Le 7 septembre dernier, plus de 8,2 millions d’élèves au Maroc ont repris le chemin de l’école, renouant avec le rituel des cartables neufs et des cours d’école animées. Évaluer avec précision le coût global de cette rentrée relève pourtant de l’exercice délicat. Les dernières données officielles consolidées remontent à une enquête menée par le Haut-Commissariat au Plan entre 2019 et 2020, puis publiée en 2022, qui établissait la dépense moyenne à 1.556 dirhams par enfant, représentant alors plus d’un cinquième du budget mensuel d’un ménage.
Si l’écart entre le milieu urbain, où la moyenne atteignait 1.926 dirhams, et le milieu rural, fixé à 760 dirhams, soulignait déjà de fortes disparités, ces chiffres accusent aujourd’hui le poids des ans. «La véritable mesure de la charge financière s’appréhende désormais sur le terrain, au plus près des familles et des acteurs du secteur», indique le magazine Finances News Hebdo.
La disparité des coûts dépend intimement du statut social, de la région et de la nature de l’établissement fréquenté. Comme le souligne Bouazza Kharrati, président de la Fédération marocaine des droits du consommateur, cité par Finances News, le fossé demeure considérable entre l’enseignement public et les écoles privées ou les missions étrangères, certains établissements de la capitale allant jusqu’à imposer l’acquisition d’une tablette numérique facturée 4.000 dirhams, quand d’autres privilégient le support papier traditionnel. Les estimations actuelles font ainsi état d’un budget moyen avoisinant les 7.000 dirhams pour un collégien dans le secteur privé, contre environ 2.000 dirhams dans le public, dans un contexte global marqué par une érosion continue du pouvoir d’achat.
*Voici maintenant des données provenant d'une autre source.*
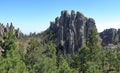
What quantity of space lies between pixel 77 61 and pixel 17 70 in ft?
111

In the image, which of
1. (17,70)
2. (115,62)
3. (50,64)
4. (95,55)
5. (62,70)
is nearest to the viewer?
(17,70)

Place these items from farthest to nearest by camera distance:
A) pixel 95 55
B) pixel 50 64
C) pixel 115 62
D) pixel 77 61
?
1. pixel 115 62
2. pixel 77 61
3. pixel 95 55
4. pixel 50 64

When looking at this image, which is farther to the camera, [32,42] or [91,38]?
[32,42]

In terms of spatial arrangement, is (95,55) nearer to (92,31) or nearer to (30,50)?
(92,31)

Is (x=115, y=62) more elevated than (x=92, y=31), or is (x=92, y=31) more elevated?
(x=92, y=31)

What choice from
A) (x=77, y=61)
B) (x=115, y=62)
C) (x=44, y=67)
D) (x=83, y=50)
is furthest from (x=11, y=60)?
(x=115, y=62)

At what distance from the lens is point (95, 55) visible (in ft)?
275

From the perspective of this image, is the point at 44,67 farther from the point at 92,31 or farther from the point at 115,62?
the point at 115,62

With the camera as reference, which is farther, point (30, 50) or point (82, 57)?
point (30, 50)

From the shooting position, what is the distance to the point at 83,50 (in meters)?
84.1

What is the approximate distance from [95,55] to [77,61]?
9.68 meters

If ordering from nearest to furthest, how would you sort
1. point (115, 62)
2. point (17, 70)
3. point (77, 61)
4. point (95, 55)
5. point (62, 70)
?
point (17, 70) → point (62, 70) → point (95, 55) → point (77, 61) → point (115, 62)

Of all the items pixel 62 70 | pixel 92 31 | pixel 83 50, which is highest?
pixel 92 31

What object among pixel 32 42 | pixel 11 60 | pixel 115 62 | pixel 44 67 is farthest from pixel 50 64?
pixel 115 62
Cette réalité frappe de plein fouet les jeunes actifs, à l’image de Mehdi et Alia, cadres supérieurs à Casablanca et parents de deux jeunes enfants. Malgré des doubles revenus qu’ils pensaient protecteurs, le cumul des frais d’inscription, du transport, de la cantine et des activités annexes pour leur fille en classe de cours préparatoire a dépassé la barre des 12.000 dirhams, hors frais de scolarité stricts, auxquels s’ajoutent les dépenses afférentes à leur plus jeune fils en maternelle.
Au-delà de la cherté initiale, les associations de consommateurs s’alarment de la prolifération de stratégies commerciales agressives de la part de certains établissements privés. Le procédé consiste souvent à proposer des tarifs d’appel séduisants lors de la première année, particulièrement au niveau du préscolaire ou du début du primaire. Une fois l’enfant intégré, habitué à son environnement pédagogique et attaché à ses cercles amicaux, les familles subissent des revalorisations tarifaires régulières qui les placent de facto dans une position de dépendance. «Pour illustrer l’ampleur de ces écarts, les observateurs comparent volontiers les frais de garde et de scolarité de certaines métropoles marocaines à ceux pratiqués en Europe, une crèche plafonnant, par exemple, à 7.000 dirhams à Malaga, contre 10.000 dirhams à Casablanca», souligne Finances News.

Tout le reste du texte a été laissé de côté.